I don’t believe the premise of Christianity as I understand it. There was a first man, Adam, who ate of the tree of the knowledge of good and evil, exactly as God commanded him not to do. Every child is born with this sin upon his head. God sent his son Jesus as a blood sacrifice, to take away the original sin of Adam in each man and every other sin he commits. Every man must accept this as the sacrifice for their sins, or God will condemn them to torture for all eternity. Not one of those things makes any sense. A loving God would not condemn his children to the fire for all eternity. A loving God would have understood Adam and would not have set Adam up to fail. A loving God would not blame the children for the sins of their fathers. The whole blood sacrifice idea seems crazy and irrelevant. Why would such a thing be required, and who is requiring it? I think these things may have had relevance to bronze age cultures (when people made blood sacrifices and burnt offerings), but the religion based on these ideas in the current time does not make sense and was only palatable to us as children because it was taught to us by those we loved and respected. Eventually I found I could not defend its ideas even to myself. When you look at your newborn child, you know that they are not evil. There is no evil thing in them, and to espouse a religion that says otherwise is not possible for me.

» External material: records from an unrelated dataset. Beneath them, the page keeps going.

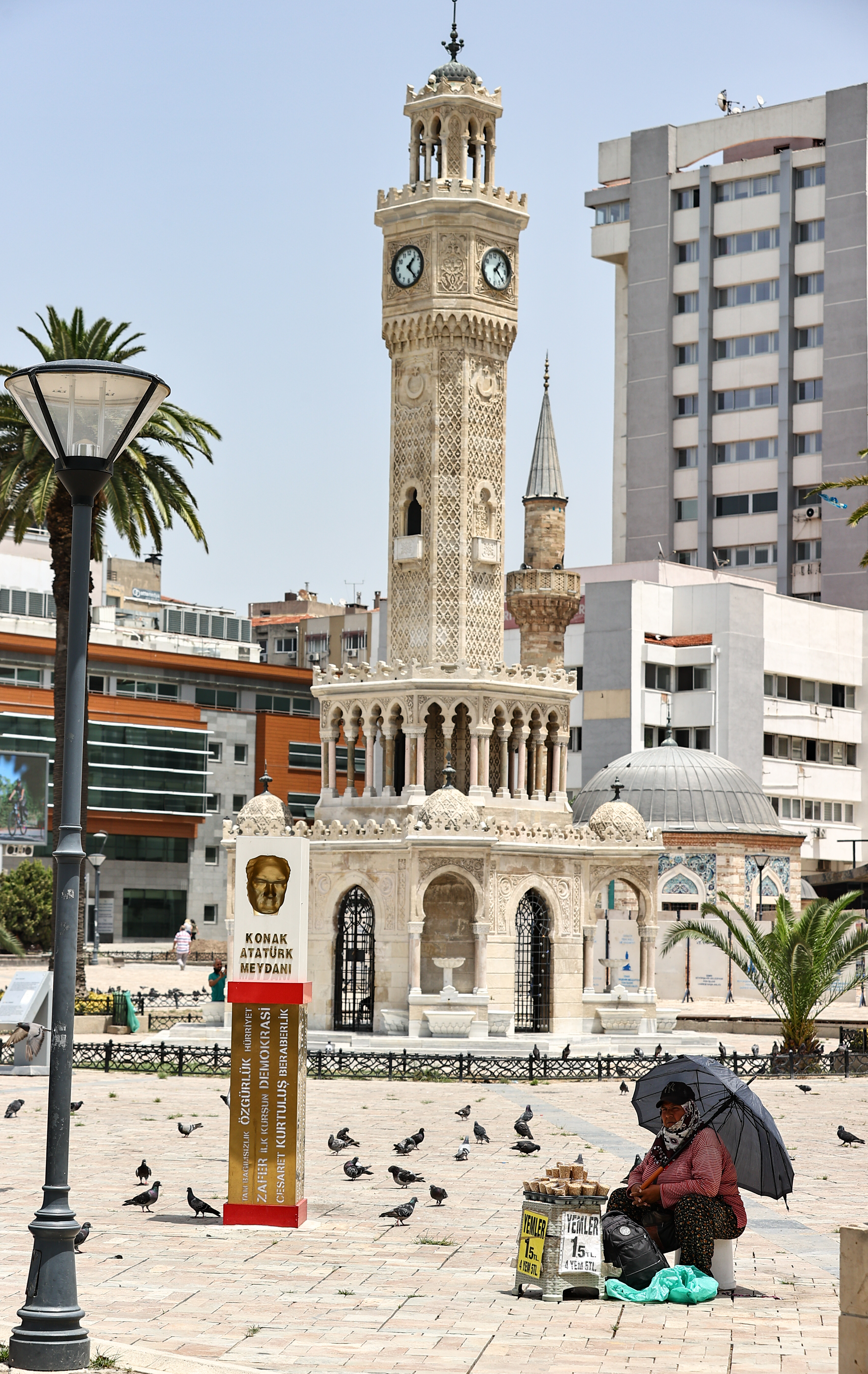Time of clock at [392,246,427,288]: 1:22
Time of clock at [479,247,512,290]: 1:21
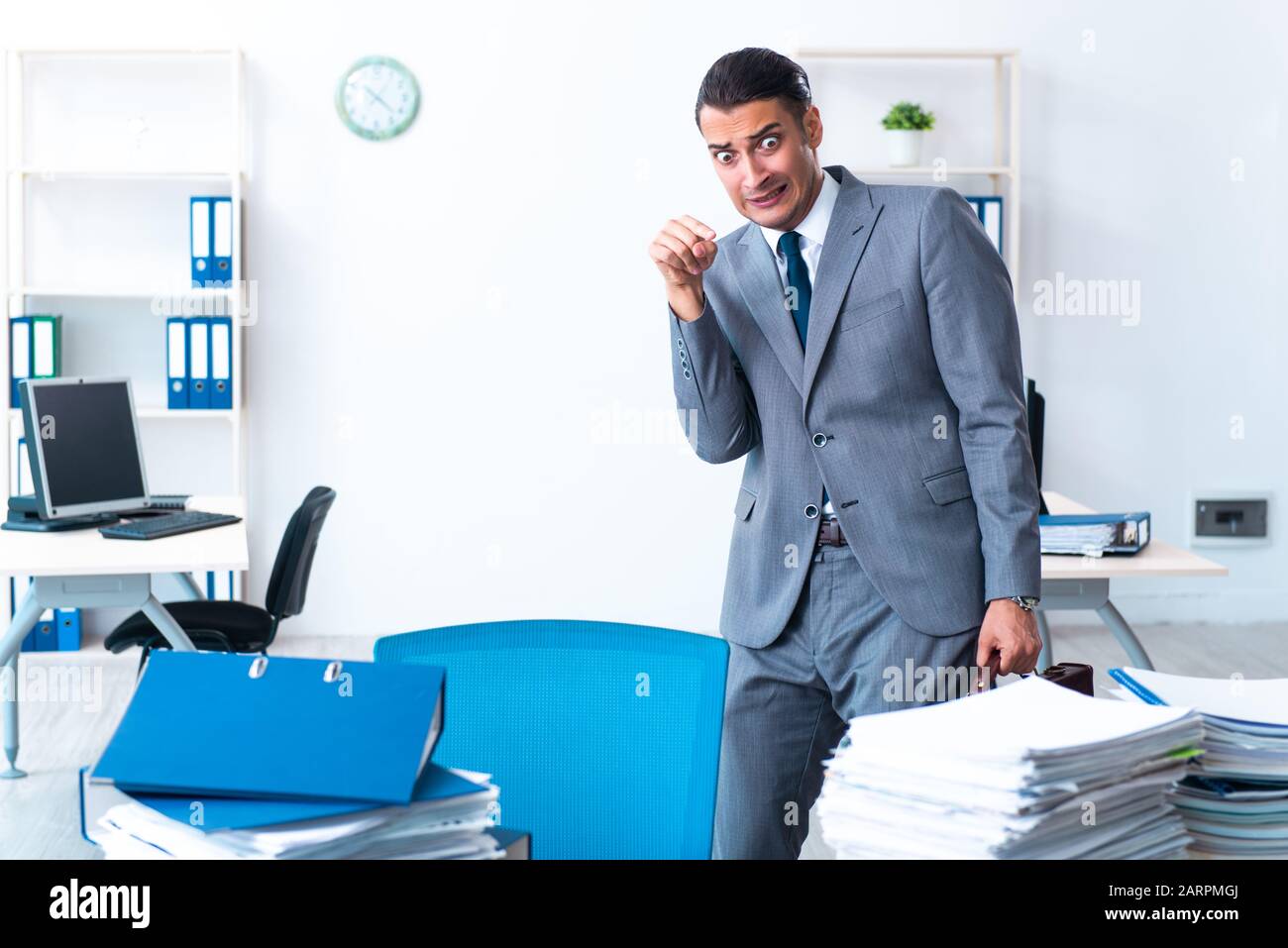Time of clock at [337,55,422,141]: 7:22
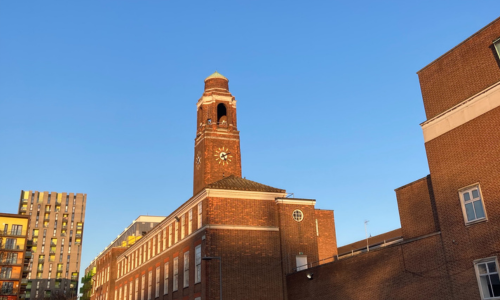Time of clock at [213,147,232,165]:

There is truth and beauty in the world, and for my life, I want to find it, tell others about it, and celebrate it.
What strikes me about your comments are two things. First, I see (for the first time) that the whole unraveling of your faith began with an emotional incident over a girl. Second, that despite the loss of your faith, you have not lost faith in objective good. As a scientist, you realize that the world must be built on objective truth. Every one of your concerns is absolutely reasonable, and worthy of attention. Would that I could help you think them all through again, starting with your interpretation of who God is based on your breakup. What if, after such an examination, it turned out that God were good after all?